Town&Style

Get Me Into Fighting Shape

Dear Homework,
We just purchased this early ’60s ranch on a nicely treed lot in Frontenac. It sits on a quiet cul-de-sac across from the neighborhood’s first tear-down/French country extravagance. What can you suggest to give our fairly simple house a big dose of curb appeal and a fighting chance against the other tear-downs to come?
Sincerely,
—Get Me Into Fighting Shape

Dear Get Me Into Fighting Shape,
Your plight is a common one in the great school district areas that feature once up-market ranch homes on huge lots with mature trees. Your design
problem is a difficult, but not hopeless one.

My basic advice would be to make your ranch house ‘the best it can be.’ Frankly, yours starts off with many pluses. Its handsome brick façade has a nice composition and is well-framed by mature trees. I would like to play up its ‘ranchness’ by accentuating the horizontality.

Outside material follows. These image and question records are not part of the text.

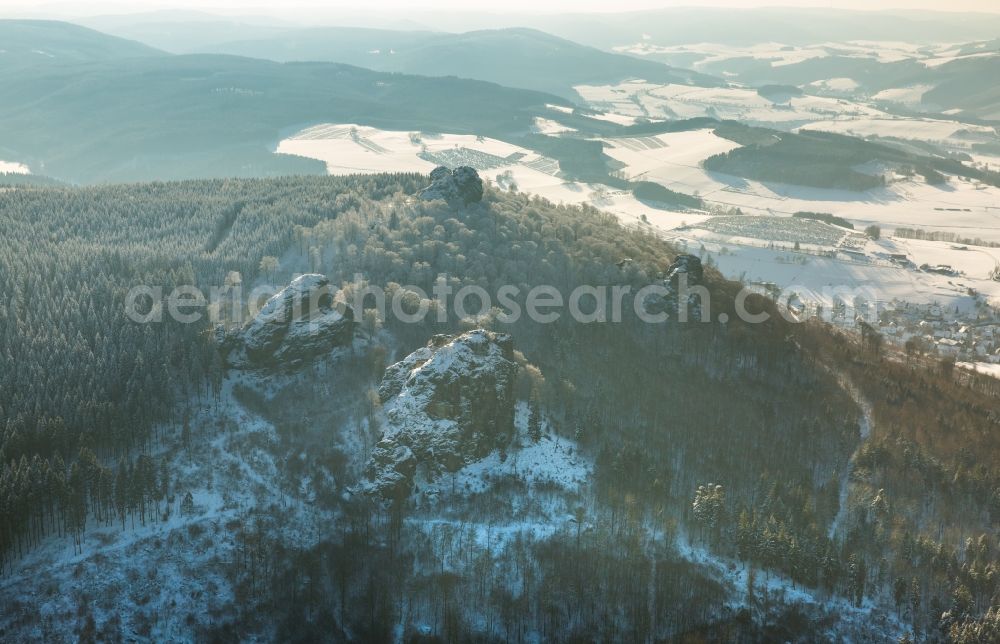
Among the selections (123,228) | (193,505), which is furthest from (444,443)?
(123,228)

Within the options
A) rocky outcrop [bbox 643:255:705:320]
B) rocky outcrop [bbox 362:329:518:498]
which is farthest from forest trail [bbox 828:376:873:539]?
rocky outcrop [bbox 362:329:518:498]

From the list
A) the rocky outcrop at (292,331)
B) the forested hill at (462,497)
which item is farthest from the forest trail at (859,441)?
the rocky outcrop at (292,331)

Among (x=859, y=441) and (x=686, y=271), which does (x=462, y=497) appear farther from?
(x=686, y=271)

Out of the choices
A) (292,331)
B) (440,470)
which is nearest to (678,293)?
(440,470)

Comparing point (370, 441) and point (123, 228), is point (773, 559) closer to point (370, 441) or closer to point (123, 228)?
point (370, 441)

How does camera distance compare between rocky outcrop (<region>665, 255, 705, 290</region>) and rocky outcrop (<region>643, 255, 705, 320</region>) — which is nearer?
rocky outcrop (<region>643, 255, 705, 320</region>)

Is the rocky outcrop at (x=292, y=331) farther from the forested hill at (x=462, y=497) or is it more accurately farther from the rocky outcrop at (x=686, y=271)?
the rocky outcrop at (x=686, y=271)

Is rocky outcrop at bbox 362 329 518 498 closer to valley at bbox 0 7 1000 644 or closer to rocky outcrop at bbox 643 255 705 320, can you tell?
valley at bbox 0 7 1000 644
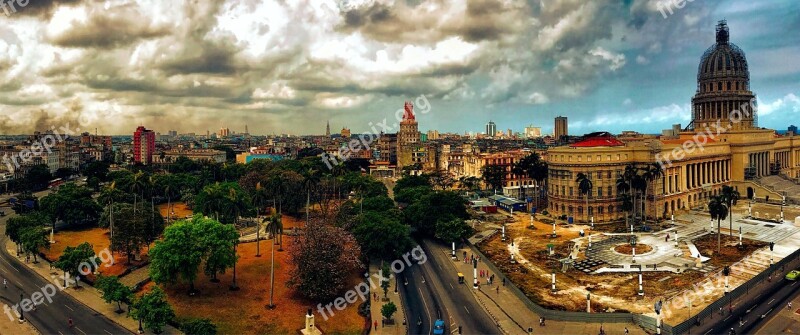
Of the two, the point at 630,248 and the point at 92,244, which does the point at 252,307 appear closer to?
the point at 92,244

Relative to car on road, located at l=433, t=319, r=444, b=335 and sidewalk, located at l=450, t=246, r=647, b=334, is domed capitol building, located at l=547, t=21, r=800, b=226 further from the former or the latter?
car on road, located at l=433, t=319, r=444, b=335

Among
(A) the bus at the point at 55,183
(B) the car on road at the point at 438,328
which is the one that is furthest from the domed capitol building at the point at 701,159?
(A) the bus at the point at 55,183

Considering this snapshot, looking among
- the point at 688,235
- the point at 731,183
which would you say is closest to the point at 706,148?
the point at 731,183

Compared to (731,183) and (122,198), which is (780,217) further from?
(122,198)

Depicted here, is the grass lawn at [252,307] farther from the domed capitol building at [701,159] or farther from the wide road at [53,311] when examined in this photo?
the domed capitol building at [701,159]

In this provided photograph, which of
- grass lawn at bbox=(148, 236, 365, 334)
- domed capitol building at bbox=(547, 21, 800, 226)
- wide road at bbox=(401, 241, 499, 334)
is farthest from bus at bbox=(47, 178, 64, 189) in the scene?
domed capitol building at bbox=(547, 21, 800, 226)

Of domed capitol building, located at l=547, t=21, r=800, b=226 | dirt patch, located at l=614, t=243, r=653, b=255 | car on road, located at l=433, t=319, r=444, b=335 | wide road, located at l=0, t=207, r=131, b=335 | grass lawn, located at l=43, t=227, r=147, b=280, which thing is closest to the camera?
car on road, located at l=433, t=319, r=444, b=335

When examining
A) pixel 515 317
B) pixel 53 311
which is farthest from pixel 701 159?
pixel 53 311
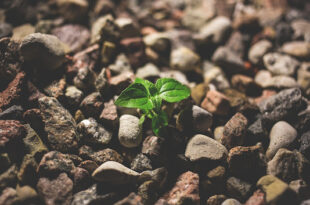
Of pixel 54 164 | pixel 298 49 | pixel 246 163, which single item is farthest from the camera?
pixel 298 49

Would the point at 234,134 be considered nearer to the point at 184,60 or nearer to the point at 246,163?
the point at 246,163

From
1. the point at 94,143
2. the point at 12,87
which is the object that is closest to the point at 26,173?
the point at 94,143

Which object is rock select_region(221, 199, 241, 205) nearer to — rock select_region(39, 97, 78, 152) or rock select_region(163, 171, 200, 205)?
rock select_region(163, 171, 200, 205)

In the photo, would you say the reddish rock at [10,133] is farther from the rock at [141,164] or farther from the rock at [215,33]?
the rock at [215,33]

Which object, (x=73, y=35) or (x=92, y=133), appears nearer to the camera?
(x=92, y=133)

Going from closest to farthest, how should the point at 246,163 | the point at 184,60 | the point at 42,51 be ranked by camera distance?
the point at 246,163 < the point at 42,51 < the point at 184,60

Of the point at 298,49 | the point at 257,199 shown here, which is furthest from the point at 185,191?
the point at 298,49

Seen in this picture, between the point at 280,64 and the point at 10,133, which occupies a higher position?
the point at 280,64

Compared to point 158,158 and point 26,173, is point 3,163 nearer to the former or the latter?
point 26,173
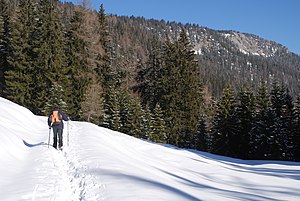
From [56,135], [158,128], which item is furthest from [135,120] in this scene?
[56,135]

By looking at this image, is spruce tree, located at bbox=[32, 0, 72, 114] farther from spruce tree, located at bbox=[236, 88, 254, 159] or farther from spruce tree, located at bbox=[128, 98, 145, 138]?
spruce tree, located at bbox=[236, 88, 254, 159]

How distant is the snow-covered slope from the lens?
8.27m

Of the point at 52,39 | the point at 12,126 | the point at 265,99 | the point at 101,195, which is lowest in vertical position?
the point at 101,195

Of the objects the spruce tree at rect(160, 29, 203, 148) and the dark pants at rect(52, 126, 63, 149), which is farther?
the spruce tree at rect(160, 29, 203, 148)

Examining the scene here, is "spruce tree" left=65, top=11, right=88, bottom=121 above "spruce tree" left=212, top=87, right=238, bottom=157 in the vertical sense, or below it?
above

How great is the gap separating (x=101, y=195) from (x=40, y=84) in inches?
1277

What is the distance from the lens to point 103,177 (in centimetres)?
968

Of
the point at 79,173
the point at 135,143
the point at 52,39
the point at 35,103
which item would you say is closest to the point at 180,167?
the point at 135,143

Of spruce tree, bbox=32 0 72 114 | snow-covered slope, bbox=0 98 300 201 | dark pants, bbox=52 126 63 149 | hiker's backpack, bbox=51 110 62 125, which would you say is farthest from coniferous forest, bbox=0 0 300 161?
dark pants, bbox=52 126 63 149

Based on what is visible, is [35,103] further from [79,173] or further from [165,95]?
[79,173]

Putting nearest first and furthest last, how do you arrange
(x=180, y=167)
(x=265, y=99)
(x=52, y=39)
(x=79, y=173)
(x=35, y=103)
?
(x=79, y=173) → (x=180, y=167) → (x=35, y=103) → (x=52, y=39) → (x=265, y=99)

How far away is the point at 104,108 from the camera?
41.3m

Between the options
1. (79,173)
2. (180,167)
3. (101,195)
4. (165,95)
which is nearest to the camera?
(101,195)

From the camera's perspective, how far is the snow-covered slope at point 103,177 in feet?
27.1
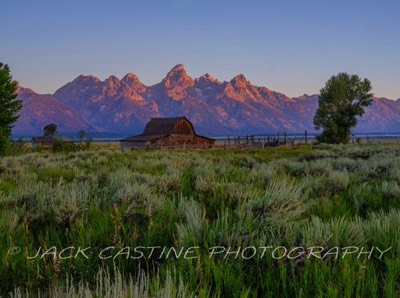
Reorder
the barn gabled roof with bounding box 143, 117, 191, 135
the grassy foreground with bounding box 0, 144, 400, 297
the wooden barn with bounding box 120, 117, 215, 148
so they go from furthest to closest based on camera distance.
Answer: the barn gabled roof with bounding box 143, 117, 191, 135 → the wooden barn with bounding box 120, 117, 215, 148 → the grassy foreground with bounding box 0, 144, 400, 297

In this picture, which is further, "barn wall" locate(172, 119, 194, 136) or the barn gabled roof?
"barn wall" locate(172, 119, 194, 136)

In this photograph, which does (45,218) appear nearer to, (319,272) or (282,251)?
(282,251)

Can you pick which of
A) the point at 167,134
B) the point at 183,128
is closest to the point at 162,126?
the point at 167,134

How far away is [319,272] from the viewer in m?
2.18

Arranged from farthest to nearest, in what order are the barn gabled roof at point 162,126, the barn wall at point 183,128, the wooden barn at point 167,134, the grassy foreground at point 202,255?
the barn wall at point 183,128, the barn gabled roof at point 162,126, the wooden barn at point 167,134, the grassy foreground at point 202,255

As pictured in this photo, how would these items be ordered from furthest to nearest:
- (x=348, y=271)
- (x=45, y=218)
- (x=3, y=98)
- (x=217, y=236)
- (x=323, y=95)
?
1. (x=323, y=95)
2. (x=3, y=98)
3. (x=45, y=218)
4. (x=217, y=236)
5. (x=348, y=271)

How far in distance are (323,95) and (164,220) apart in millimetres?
59078

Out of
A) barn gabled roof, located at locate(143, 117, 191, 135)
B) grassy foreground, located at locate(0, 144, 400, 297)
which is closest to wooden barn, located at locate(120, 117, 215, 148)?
barn gabled roof, located at locate(143, 117, 191, 135)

You will observe that I show planting several beds of low-growing hedges to extend the lines of the house into the landscape. These are lightly accented with ornamental grasses and clump birch trees for vertical counter-points. A low brick garden wall and new bluestone walkway work together with the new parking area to create a more impactful entry sequence. I also show painting the existing brick a more fashionable green/gray with black accents, and I would like to turn the roof gable into a louvered vent to give it more detail.

These changes give the property a new Mad Men vibe that is way (way) cooler than what is usually re-built in neighborhoods like yours. Let the fighting commence.